- **Work to be completed**
How many of the lines below hold "trap"? Only the number, please.

(Collected data)

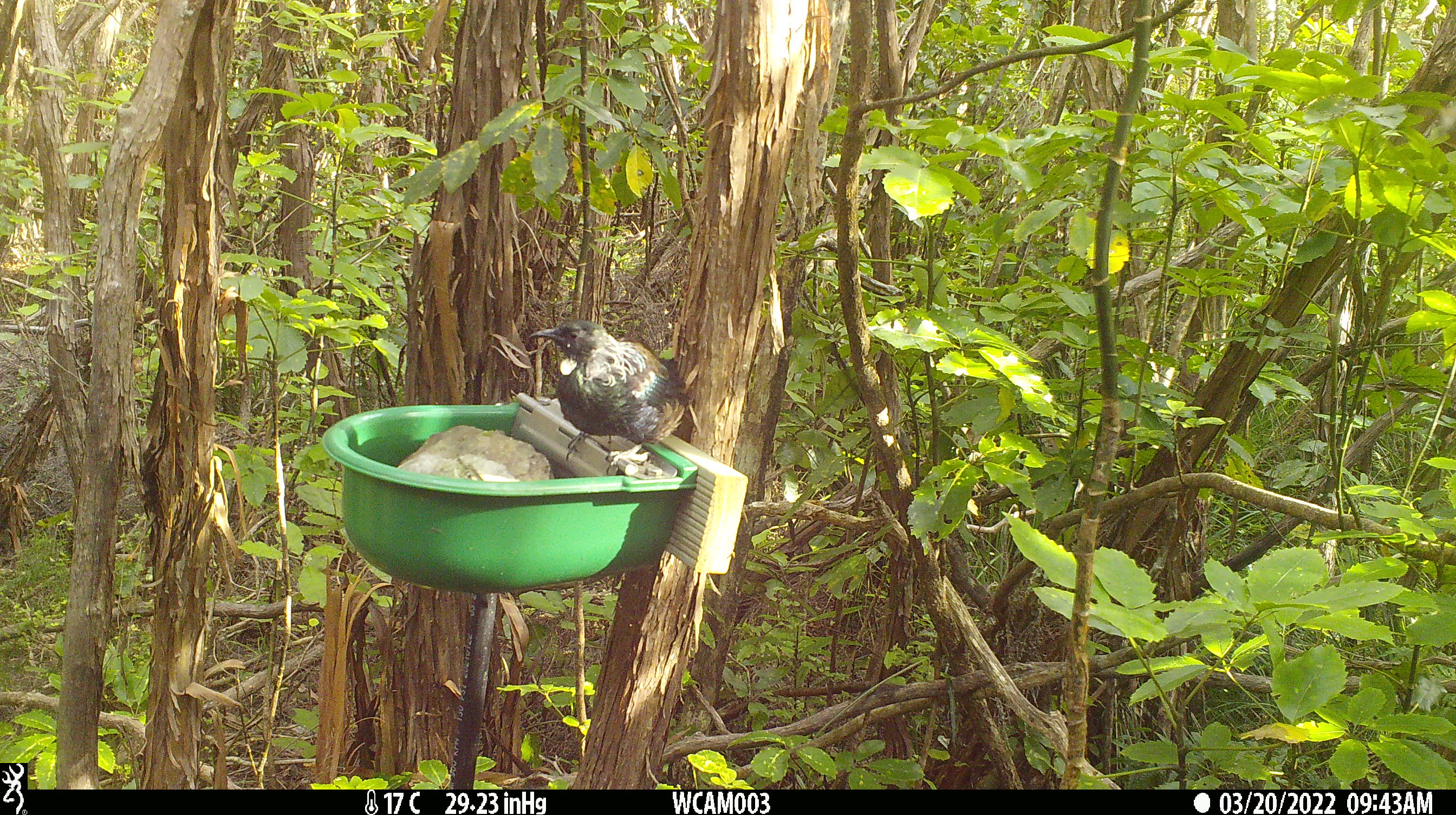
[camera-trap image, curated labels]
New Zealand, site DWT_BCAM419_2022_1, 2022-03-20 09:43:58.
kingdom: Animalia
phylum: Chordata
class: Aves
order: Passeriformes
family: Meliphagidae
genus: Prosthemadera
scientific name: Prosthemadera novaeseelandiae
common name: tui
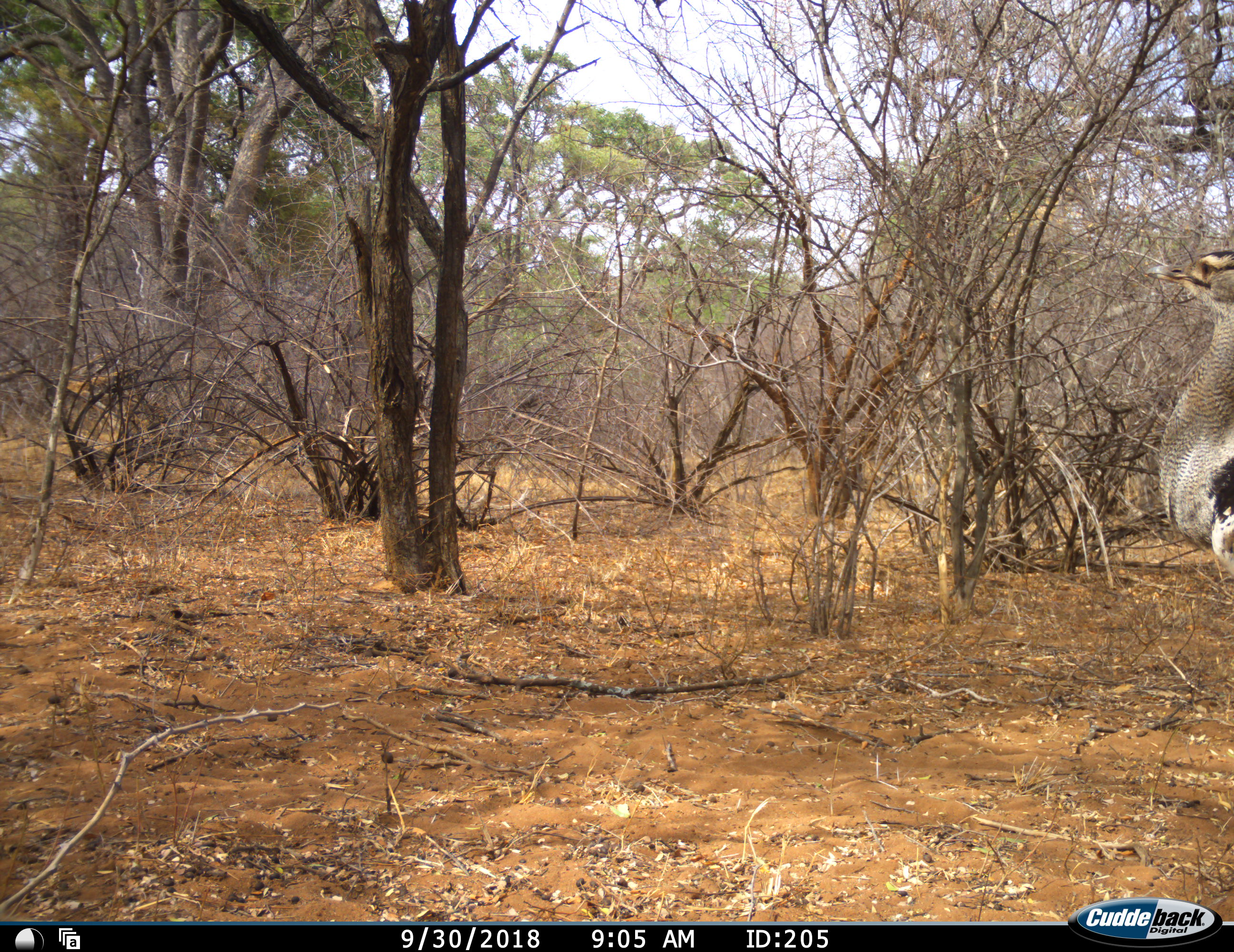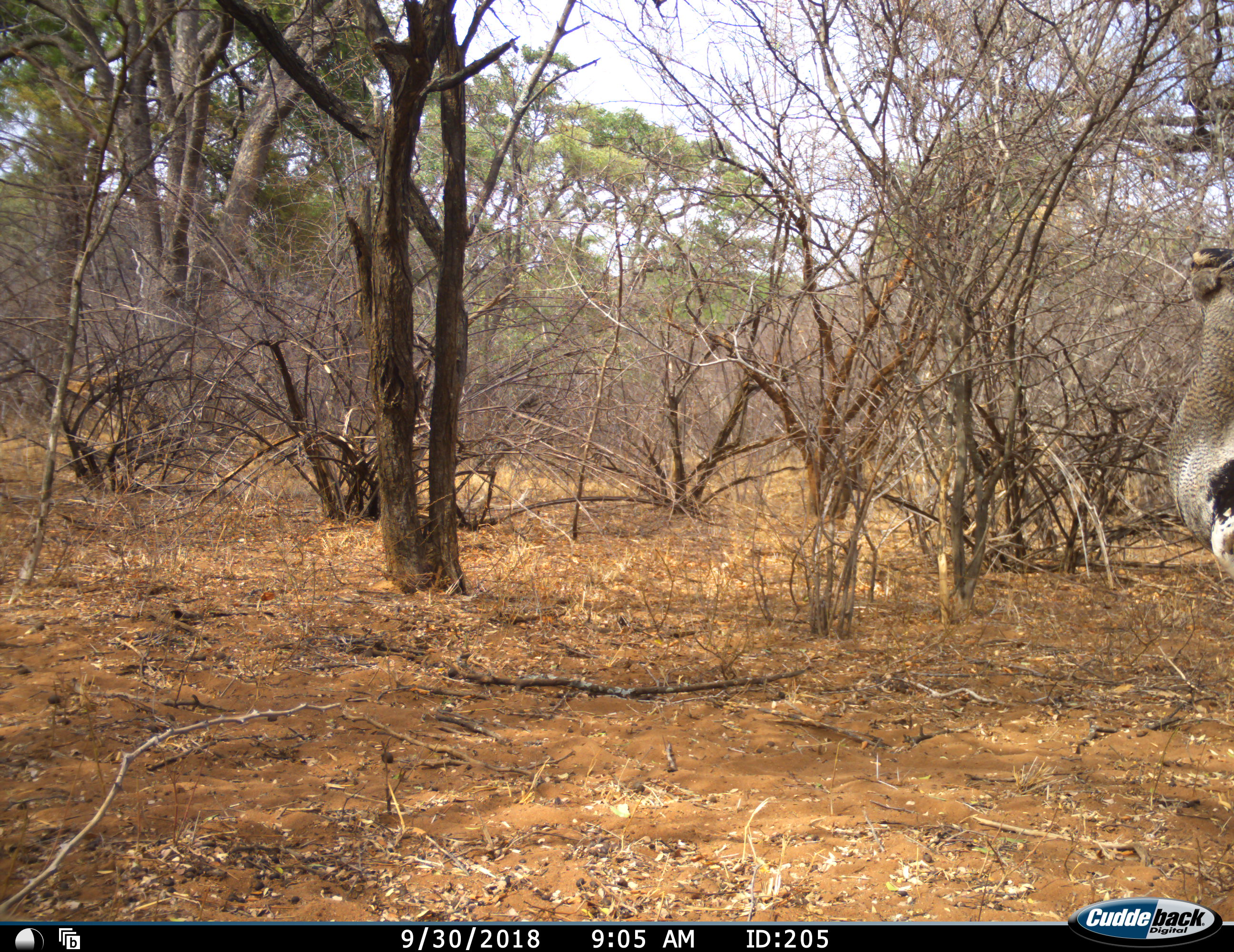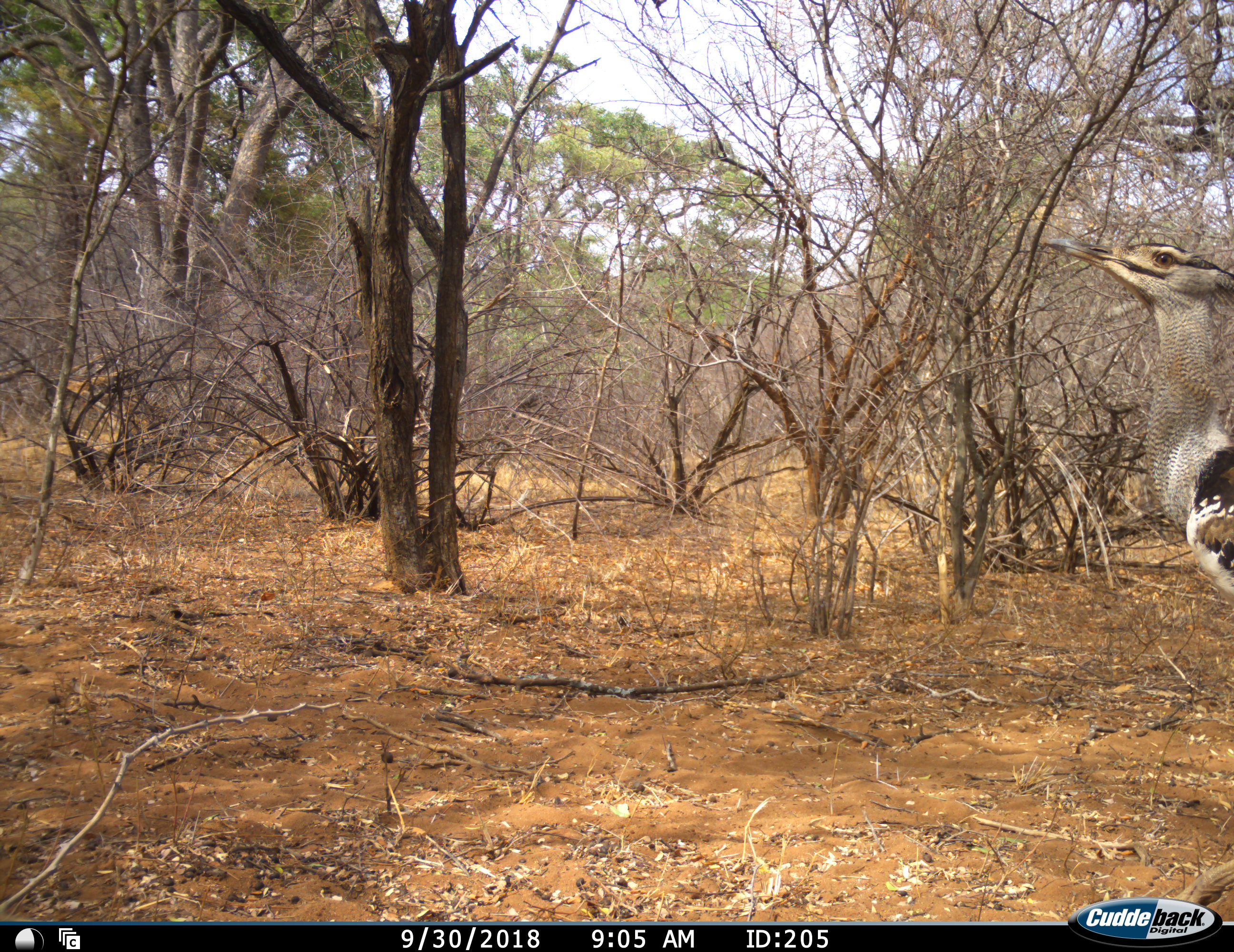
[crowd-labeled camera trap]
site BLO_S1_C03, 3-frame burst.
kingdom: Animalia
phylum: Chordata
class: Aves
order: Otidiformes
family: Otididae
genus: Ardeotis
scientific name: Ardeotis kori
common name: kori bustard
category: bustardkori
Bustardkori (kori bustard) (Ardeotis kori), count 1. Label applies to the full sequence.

==

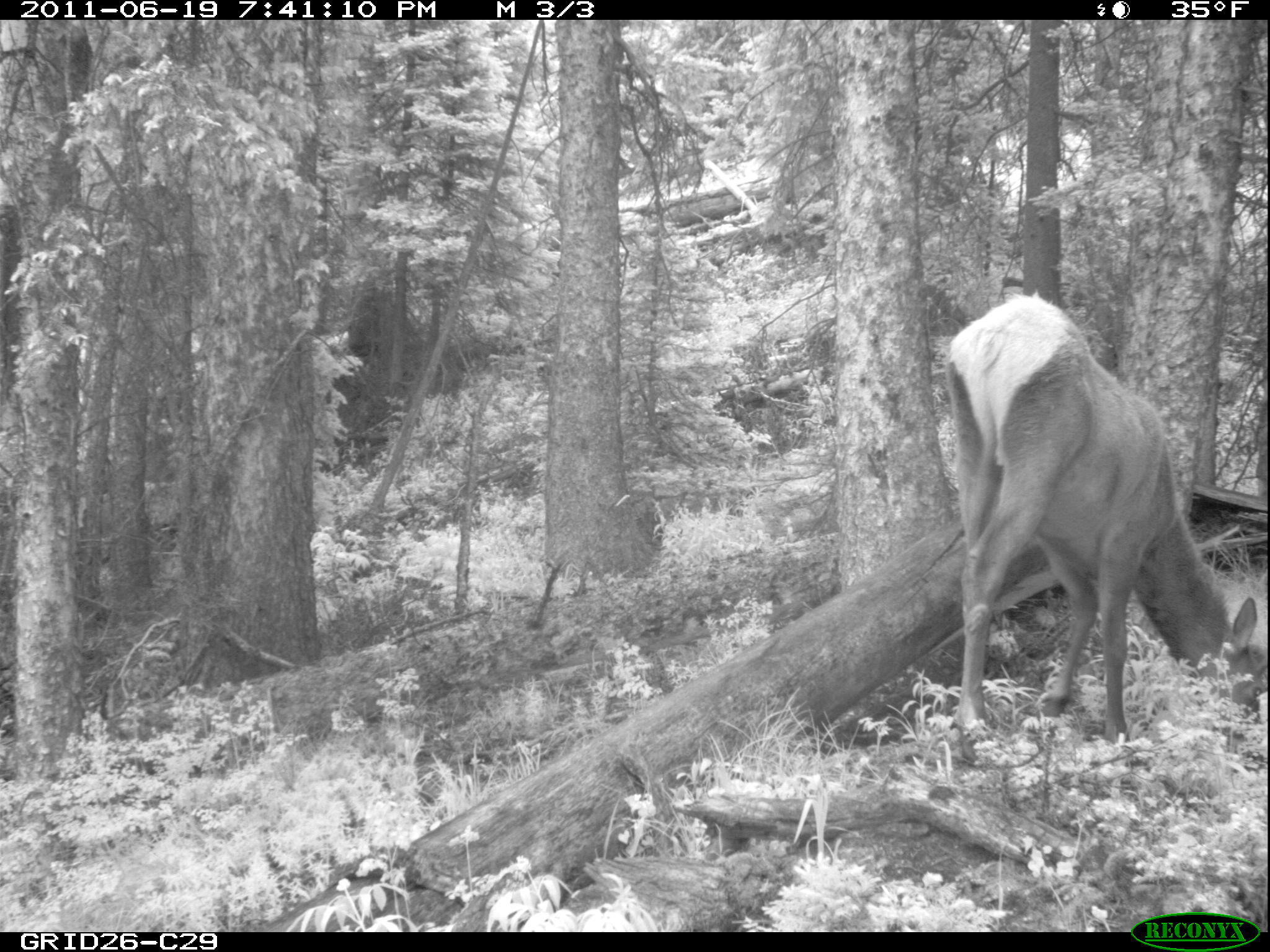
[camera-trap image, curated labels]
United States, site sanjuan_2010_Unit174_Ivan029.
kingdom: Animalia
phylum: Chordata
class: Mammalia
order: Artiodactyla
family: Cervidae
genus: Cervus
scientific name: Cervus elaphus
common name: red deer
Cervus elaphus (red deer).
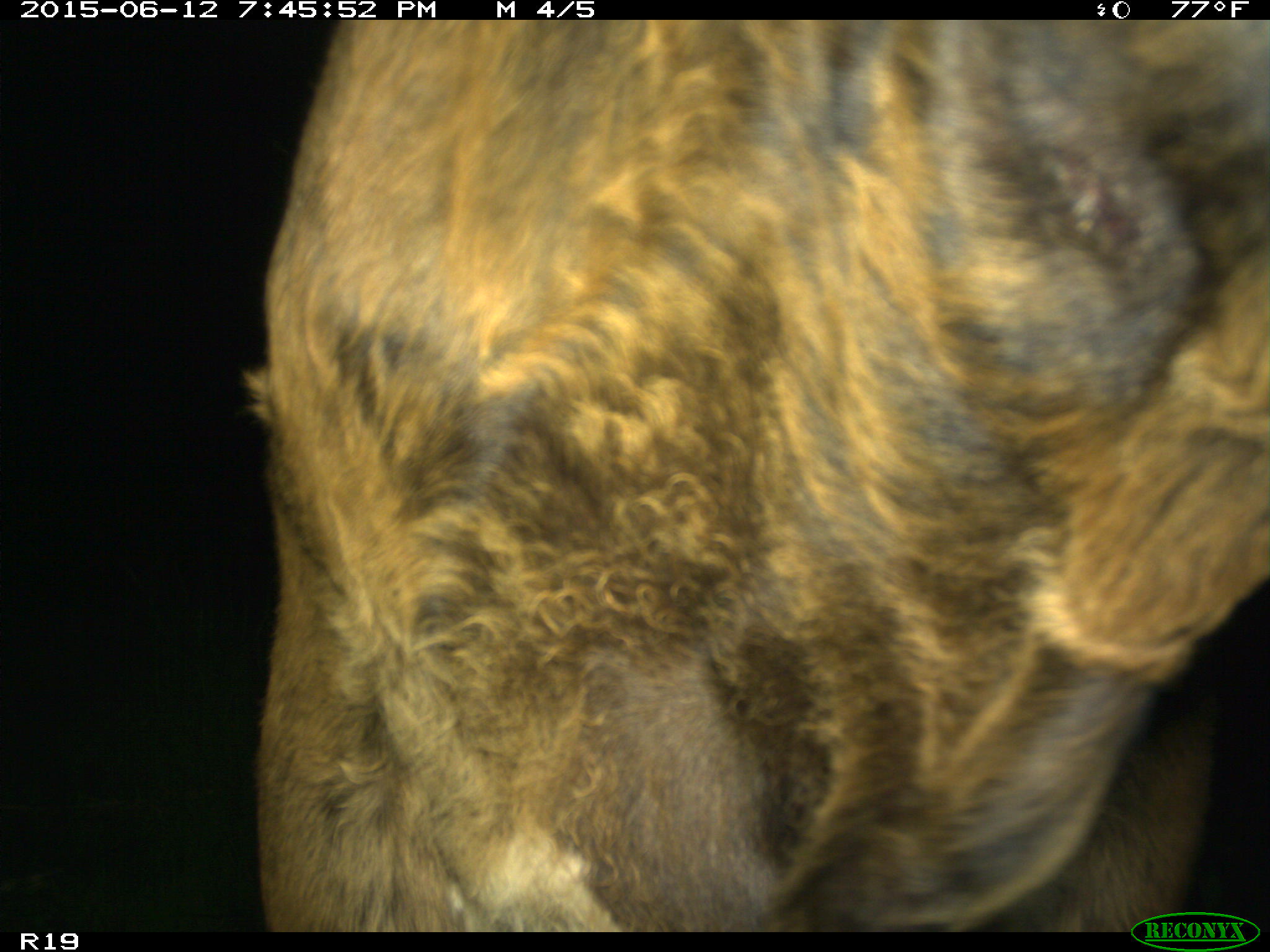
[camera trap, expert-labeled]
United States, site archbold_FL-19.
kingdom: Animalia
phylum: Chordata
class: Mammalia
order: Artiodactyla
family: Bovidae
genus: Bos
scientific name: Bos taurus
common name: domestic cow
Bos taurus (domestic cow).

- **Exercise solution**
4